# Activity:
Repeat the entries below exactly, pictures excluded.

──────────────────────────────

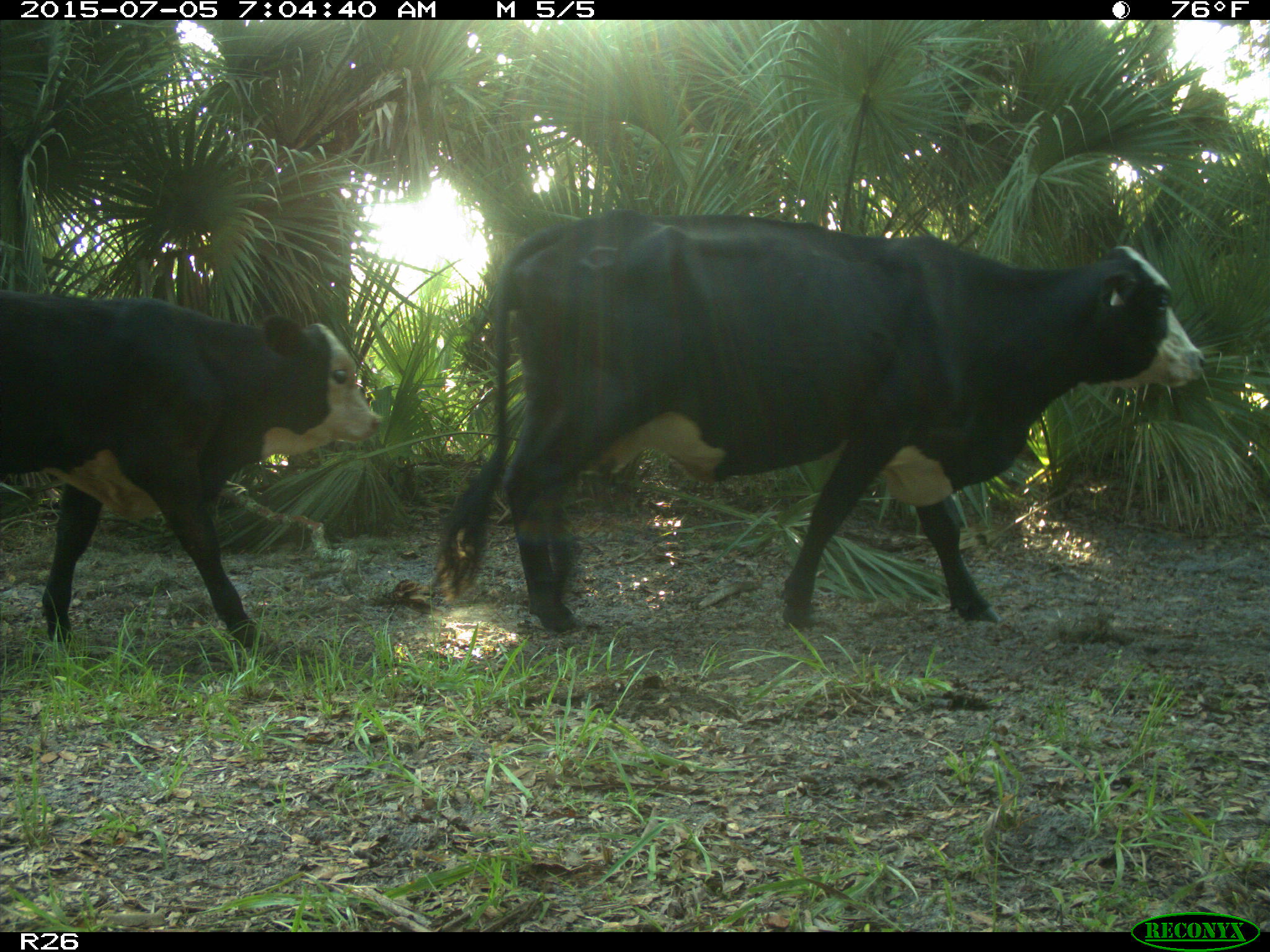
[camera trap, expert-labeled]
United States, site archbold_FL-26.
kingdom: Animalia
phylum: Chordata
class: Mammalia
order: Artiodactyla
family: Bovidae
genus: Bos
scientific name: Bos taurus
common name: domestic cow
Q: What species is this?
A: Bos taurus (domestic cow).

──────────────────────────────

# Result:
[camera trap, expert-labeled]
United States, site archbold_FL-26.
kingdom: Animalia
phylum: Chordata
class: Mammalia
order: Artiodactyla
family: Bovidae
genus: Bos
scientific name: Bos taurus
common name: domestic cow
Q: What species is this?
A: Bos taurus (domestic cow).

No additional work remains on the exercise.